(Source records)
►

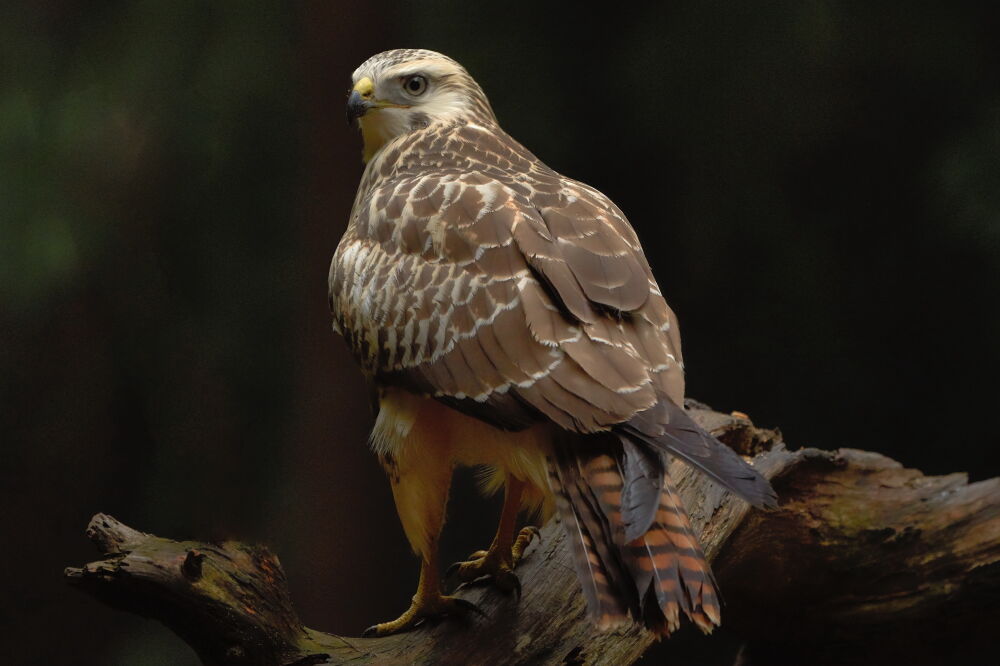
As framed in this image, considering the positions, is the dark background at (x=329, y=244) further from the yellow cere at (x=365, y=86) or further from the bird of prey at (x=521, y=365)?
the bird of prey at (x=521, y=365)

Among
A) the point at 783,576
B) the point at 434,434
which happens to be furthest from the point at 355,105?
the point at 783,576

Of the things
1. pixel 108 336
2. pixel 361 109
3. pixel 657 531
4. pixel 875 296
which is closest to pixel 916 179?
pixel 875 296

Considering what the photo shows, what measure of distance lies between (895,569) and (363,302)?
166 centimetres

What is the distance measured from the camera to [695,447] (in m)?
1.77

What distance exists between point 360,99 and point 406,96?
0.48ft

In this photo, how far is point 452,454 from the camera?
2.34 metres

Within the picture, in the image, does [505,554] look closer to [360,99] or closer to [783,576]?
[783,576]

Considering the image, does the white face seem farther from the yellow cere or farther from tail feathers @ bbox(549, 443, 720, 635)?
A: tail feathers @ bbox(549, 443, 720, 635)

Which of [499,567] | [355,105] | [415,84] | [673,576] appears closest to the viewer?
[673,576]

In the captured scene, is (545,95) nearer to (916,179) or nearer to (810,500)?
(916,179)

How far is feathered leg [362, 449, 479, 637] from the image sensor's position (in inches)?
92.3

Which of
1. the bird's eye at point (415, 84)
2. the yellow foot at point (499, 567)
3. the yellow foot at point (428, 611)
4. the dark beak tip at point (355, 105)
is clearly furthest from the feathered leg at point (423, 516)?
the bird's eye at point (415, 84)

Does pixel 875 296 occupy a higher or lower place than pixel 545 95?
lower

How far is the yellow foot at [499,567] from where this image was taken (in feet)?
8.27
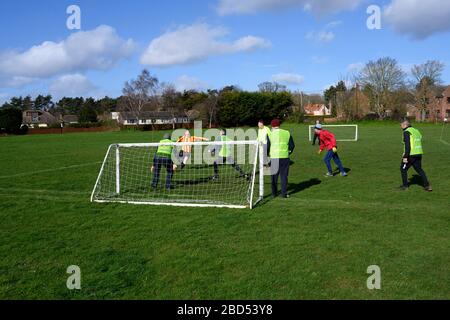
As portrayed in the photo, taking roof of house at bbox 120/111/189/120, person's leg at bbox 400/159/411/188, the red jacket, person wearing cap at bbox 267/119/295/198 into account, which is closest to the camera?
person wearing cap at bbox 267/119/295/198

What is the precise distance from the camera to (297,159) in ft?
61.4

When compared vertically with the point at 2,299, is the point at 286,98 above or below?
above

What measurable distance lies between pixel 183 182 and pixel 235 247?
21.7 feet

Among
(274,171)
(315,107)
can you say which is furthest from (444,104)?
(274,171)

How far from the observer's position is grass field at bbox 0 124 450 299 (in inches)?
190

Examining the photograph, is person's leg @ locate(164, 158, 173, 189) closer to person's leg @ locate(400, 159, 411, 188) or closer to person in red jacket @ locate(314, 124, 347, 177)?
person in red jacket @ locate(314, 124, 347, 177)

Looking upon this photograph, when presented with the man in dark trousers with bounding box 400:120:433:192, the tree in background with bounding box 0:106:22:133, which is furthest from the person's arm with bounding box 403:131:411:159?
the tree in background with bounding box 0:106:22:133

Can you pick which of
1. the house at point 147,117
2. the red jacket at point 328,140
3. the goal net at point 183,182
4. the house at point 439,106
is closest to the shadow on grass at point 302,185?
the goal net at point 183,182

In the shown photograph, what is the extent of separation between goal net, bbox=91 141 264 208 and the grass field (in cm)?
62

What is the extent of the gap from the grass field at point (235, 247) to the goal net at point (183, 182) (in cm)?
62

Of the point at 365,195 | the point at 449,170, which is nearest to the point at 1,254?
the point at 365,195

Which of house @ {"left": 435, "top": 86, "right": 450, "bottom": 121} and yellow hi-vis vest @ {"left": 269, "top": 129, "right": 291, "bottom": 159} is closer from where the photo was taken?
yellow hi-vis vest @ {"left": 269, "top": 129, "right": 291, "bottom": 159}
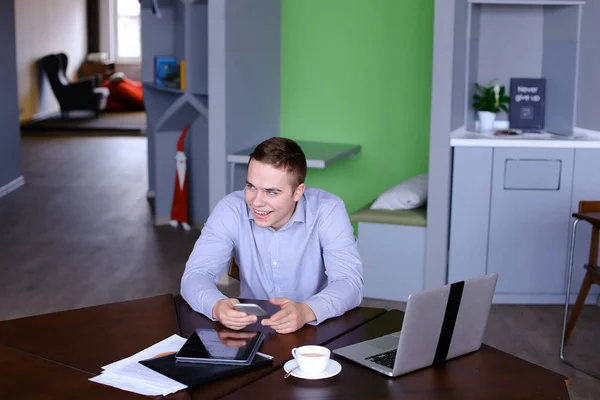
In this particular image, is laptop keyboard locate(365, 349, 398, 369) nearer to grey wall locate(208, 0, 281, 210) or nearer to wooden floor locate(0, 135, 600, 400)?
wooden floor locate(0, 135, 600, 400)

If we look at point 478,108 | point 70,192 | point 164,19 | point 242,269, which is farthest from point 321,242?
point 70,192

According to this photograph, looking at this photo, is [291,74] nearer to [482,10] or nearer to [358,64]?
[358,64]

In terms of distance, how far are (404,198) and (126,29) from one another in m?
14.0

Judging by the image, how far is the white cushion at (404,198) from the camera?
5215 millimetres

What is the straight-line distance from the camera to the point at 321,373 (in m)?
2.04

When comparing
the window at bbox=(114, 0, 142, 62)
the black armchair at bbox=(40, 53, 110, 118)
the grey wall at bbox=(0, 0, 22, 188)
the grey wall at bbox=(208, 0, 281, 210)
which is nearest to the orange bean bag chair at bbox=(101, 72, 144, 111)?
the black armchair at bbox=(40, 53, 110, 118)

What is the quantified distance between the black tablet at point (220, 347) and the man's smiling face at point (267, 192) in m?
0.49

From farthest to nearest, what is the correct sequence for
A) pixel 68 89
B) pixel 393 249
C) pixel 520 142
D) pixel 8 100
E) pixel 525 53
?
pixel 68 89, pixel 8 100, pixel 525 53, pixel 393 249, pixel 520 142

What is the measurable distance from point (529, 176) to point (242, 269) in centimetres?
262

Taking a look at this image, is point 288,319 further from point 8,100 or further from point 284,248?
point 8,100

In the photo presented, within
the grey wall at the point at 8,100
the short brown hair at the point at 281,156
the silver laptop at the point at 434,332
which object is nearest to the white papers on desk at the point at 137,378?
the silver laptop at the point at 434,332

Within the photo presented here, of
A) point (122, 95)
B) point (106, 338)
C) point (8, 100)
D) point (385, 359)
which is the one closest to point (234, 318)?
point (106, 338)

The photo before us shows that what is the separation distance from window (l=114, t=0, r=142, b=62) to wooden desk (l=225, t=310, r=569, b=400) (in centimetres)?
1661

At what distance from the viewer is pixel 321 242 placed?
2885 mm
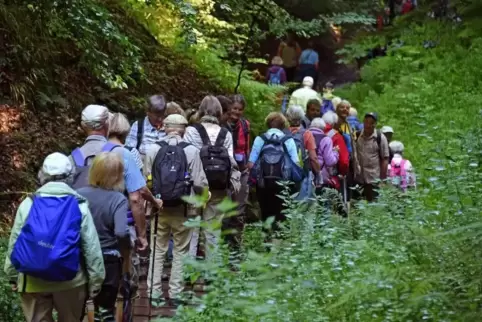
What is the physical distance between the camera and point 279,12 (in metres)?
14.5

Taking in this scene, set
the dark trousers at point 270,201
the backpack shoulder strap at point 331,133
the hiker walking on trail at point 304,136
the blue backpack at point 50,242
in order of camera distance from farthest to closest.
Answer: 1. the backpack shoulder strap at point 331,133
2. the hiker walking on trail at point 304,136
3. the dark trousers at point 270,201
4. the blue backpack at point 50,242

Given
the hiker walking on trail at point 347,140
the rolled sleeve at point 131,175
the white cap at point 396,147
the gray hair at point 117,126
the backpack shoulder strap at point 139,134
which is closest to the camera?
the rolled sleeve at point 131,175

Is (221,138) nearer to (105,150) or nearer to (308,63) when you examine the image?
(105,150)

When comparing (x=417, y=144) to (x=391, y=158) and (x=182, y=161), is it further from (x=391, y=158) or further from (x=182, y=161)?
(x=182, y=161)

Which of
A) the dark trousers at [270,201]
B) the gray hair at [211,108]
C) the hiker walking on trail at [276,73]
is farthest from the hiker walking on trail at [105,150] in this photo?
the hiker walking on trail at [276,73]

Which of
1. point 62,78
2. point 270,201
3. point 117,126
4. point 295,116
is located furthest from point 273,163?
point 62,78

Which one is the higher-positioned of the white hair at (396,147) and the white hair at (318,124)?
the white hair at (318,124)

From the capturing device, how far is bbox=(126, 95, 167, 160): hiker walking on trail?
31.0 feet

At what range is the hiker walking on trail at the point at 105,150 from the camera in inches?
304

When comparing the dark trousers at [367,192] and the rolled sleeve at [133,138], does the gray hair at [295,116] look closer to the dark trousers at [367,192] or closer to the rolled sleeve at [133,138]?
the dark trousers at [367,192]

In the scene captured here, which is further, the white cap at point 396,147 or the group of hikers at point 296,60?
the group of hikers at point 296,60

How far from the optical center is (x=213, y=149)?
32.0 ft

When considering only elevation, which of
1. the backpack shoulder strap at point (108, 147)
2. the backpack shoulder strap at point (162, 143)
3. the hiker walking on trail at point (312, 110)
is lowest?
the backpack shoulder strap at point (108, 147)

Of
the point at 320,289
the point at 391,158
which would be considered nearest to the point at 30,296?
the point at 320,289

◄

* [Task to complete]:
Replace "yellow cere" with "cere" throughout the source records above, keeping everything else the same and omitting the pictures.

* [Task answer]:
As framed in this image, considering the positions, is the dark background at (x=329, y=244) further from the cere at (x=365, y=86) or further from the bird of prey at (x=521, y=365)?
the bird of prey at (x=521, y=365)

Among
A) the point at 783,576
B) the point at 434,434
which happens to be furthest from the point at 355,105?
the point at 783,576

Of the things
1. pixel 108 336
2. pixel 361 109
3. pixel 657 531
4. pixel 875 296
which is closest to pixel 916 179?
pixel 875 296

Considering what the photo shows, what measure of distance lies between (895,569) and (363,302)?
166 centimetres

What is the distance measured from the camera to [695,447] (in m)?
1.77

What distance exists between point 360,99 and point 406,96?
0.48ft

In this photo, how far is point 452,454 from the camera?
2.34 metres

Within the picture, in the image, does [505,554] look closer to [360,99] or closer to [783,576]?
[783,576]

Considering the image, does the white face seem farther from the cere or farther from tail feathers @ bbox(549, 443, 720, 635)?
A: tail feathers @ bbox(549, 443, 720, 635)

Which of [499,567] | [355,105] | [415,84] | [673,576] appears closest to the viewer?
[673,576]

In the captured scene, is (545,95) nearer to (916,179) or nearer to (810,500)?
(916,179)

How far is feathered leg [362, 449, 479, 637] from the image sensor's position (in inches)?
92.3

Which of
1. the bird's eye at point (415, 84)
2. the yellow foot at point (499, 567)
3. the yellow foot at point (428, 611)
4. the dark beak tip at point (355, 105)
is clearly furthest from the feathered leg at point (423, 516)?
the bird's eye at point (415, 84)

Does pixel 875 296 occupy a higher or lower place than pixel 545 95?
lower

How far is the yellow foot at [499,567] from where this image was taken (in feet)?
8.27
As portrayed in the photo, taking roof of house at bbox 120/111/189/120, person's leg at bbox 400/159/411/188, the red jacket, person wearing cap at bbox 267/119/295/198 into account, which is closest to the camera?
person wearing cap at bbox 267/119/295/198

What is the precise distance from the camera to (297,159) in ft?
61.4

When compared vertically with the point at 2,299, is the point at 286,98 above or below?
above

What measurable distance lies between pixel 183 182 and pixel 235 247?
21.7 feet

Among
(274,171)
(315,107)
can you say which is furthest from (444,104)?
(274,171)

How far from the observer's position is grass field at bbox 0 124 450 299 (in inches)?
190

Examining the photograph, is person's leg @ locate(164, 158, 173, 189) closer to person's leg @ locate(400, 159, 411, 188) or closer to person in red jacket @ locate(314, 124, 347, 177)?
person in red jacket @ locate(314, 124, 347, 177)

Looking upon this photograph, when presented with the man in dark trousers with bounding box 400:120:433:192, the tree in background with bounding box 0:106:22:133, which is furthest from the person's arm with bounding box 403:131:411:159?
the tree in background with bounding box 0:106:22:133

Can you pick which of
1. the house at point 147,117
2. the red jacket at point 328,140
3. the goal net at point 183,182
4. the house at point 439,106
is closest to the shadow on grass at point 302,185?
the goal net at point 183,182

In the shown photograph, what is the extent of separation between goal net, bbox=91 141 264 208 and the grass field (in cm)?
62

What is the extent of the gap from the grass field at point (235, 247) to the goal net at point (183, 182) (in cm)?
62

Of the point at 365,195 | the point at 449,170, which is nearest to the point at 1,254?
the point at 365,195

Which of house @ {"left": 435, "top": 86, "right": 450, "bottom": 121} and yellow hi-vis vest @ {"left": 269, "top": 129, "right": 291, "bottom": 159} is closer from where the photo was taken?
yellow hi-vis vest @ {"left": 269, "top": 129, "right": 291, "bottom": 159}
In this particular image, is laptop keyboard locate(365, 349, 398, 369) nearer to grey wall locate(208, 0, 281, 210) or nearer to wooden floor locate(0, 135, 600, 400)?
wooden floor locate(0, 135, 600, 400)

If we look at point 478,108 | point 70,192 | point 164,19 | point 242,269, which is farthest from point 321,242?
point 70,192

According to this photograph, looking at this photo, is [291,74] nearer to [482,10] or nearer to [358,64]?
[358,64]

In terms of distance, how far are (404,198) and (126,29) from one another in m?
14.0

Judging by the image, how far is the white cushion at (404,198) from the camera?
5215 millimetres

What is the straight-line distance from the camera to the point at 321,373 (in m)?
2.04

When comparing
the window at bbox=(114, 0, 142, 62)
the black armchair at bbox=(40, 53, 110, 118)
the grey wall at bbox=(0, 0, 22, 188)
the grey wall at bbox=(208, 0, 281, 210)
which is nearest to the orange bean bag chair at bbox=(101, 72, 144, 111)?
the black armchair at bbox=(40, 53, 110, 118)

What is the quantified distance between the black tablet at point (220, 347) and the man's smiling face at point (267, 192) in m?
0.49

From farthest to nearest, what is the correct sequence for
A) pixel 68 89
B) pixel 393 249
C) pixel 520 142
D) pixel 8 100
E) pixel 525 53
?
pixel 68 89, pixel 8 100, pixel 525 53, pixel 393 249, pixel 520 142

What is the measurable distance from point (529, 176) to point (242, 269) in centimetres?
262

Taking a look at this image, is point 288,319 further from point 8,100 or further from point 284,248?
point 8,100

In the photo presented, within
the grey wall at the point at 8,100
the short brown hair at the point at 281,156
the silver laptop at the point at 434,332
which object is nearest to the white papers on desk at the point at 137,378?
the silver laptop at the point at 434,332

Within the photo presented here, of
A) point (122, 95)
B) point (106, 338)
C) point (8, 100)
D) point (385, 359)
which is the one closest to point (234, 318)?
point (106, 338)

The photo before us shows that what is the separation distance from window (l=114, t=0, r=142, b=62) to wooden desk (l=225, t=310, r=569, b=400) (in centimetres)?
1661

At what distance from the viewer is pixel 321 242 placed?
2885 mm
What is the physical distance between the camera and point 279,12 (in metres)?
14.5

Taking in this scene, set
the dark trousers at point 270,201
the backpack shoulder strap at point 331,133
the hiker walking on trail at point 304,136
the blue backpack at point 50,242
in order of camera distance from farthest to closest.
Answer: 1. the backpack shoulder strap at point 331,133
2. the hiker walking on trail at point 304,136
3. the dark trousers at point 270,201
4. the blue backpack at point 50,242

Given
the hiker walking on trail at point 347,140
the rolled sleeve at point 131,175
the white cap at point 396,147
the gray hair at point 117,126
the backpack shoulder strap at point 139,134
which is closest to the camera?
the rolled sleeve at point 131,175

Is (221,138) nearer to (105,150) or nearer to (308,63) when you examine the image?
(105,150)

When comparing (x=417, y=144) to (x=391, y=158) and (x=182, y=161), is it further from (x=391, y=158) or further from (x=182, y=161)?
(x=182, y=161)

Which of
A) the dark trousers at [270,201]
B) the gray hair at [211,108]
C) the hiker walking on trail at [276,73]
is farthest from the hiker walking on trail at [105,150] in this photo?
the hiker walking on trail at [276,73]

Which of
1. point 62,78
2. point 270,201
3. point 117,126
4. point 295,116
is located furthest from point 273,163?
point 62,78

Which one is the higher-positioned of the white hair at (396,147) and the white hair at (318,124)?
the white hair at (318,124)

From the capturing device, how far is bbox=(126, 95, 167, 160): hiker walking on trail?
31.0 feet

At what range is the hiker walking on trail at the point at 105,150 from the camera in inches?
304

When comparing the dark trousers at [367,192] and the rolled sleeve at [133,138], does the gray hair at [295,116] look closer to the dark trousers at [367,192] or closer to the rolled sleeve at [133,138]?
the dark trousers at [367,192]

In the scene captured here, which is further, the white cap at point 396,147 or the group of hikers at point 296,60?
the group of hikers at point 296,60

How far from the optical center is (x=213, y=149)?
32.0 ft

When considering only elevation, which of
1. the backpack shoulder strap at point (108, 147)
2. the backpack shoulder strap at point (162, 143)
3. the hiker walking on trail at point (312, 110)
is lowest?
the backpack shoulder strap at point (108, 147)

Of
the point at 320,289
the point at 391,158
which would be considered nearest to the point at 30,296?
the point at 320,289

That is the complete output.